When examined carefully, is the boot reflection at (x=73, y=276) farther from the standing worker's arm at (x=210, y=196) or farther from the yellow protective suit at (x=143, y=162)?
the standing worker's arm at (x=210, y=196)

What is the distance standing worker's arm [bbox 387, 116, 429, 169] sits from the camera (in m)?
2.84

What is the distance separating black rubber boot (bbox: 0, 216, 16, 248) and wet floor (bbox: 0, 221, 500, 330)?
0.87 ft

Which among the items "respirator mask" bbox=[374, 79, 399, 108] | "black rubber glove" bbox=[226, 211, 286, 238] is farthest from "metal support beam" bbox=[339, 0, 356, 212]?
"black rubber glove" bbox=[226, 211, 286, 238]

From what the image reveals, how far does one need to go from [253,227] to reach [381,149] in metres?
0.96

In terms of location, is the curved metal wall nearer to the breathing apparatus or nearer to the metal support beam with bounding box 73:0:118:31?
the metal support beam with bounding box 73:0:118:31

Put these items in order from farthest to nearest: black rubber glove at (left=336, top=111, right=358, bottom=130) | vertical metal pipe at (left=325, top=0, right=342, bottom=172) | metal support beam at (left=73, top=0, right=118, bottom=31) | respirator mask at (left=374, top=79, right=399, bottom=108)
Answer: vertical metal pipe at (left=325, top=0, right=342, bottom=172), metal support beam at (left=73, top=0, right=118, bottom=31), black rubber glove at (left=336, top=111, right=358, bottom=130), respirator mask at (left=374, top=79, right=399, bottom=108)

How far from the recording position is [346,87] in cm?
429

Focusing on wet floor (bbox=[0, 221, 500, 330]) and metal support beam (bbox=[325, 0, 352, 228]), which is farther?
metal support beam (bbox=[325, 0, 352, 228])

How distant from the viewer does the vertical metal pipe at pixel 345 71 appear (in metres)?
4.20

==*==

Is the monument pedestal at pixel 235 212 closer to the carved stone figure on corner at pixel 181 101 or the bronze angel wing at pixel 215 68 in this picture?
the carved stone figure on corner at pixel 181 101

==*==

• _Requirement_
Extract every line of the entries above that contains the word "distance", matching its case exactly.

• _Written answer_
What is the distance standing worker's arm [bbox 387, 116, 429, 169] sits from the camera (in m)?
What is the distance separating black rubber boot (bbox: 0, 216, 16, 248) and wet floor (bbox: 0, 221, 500, 330)?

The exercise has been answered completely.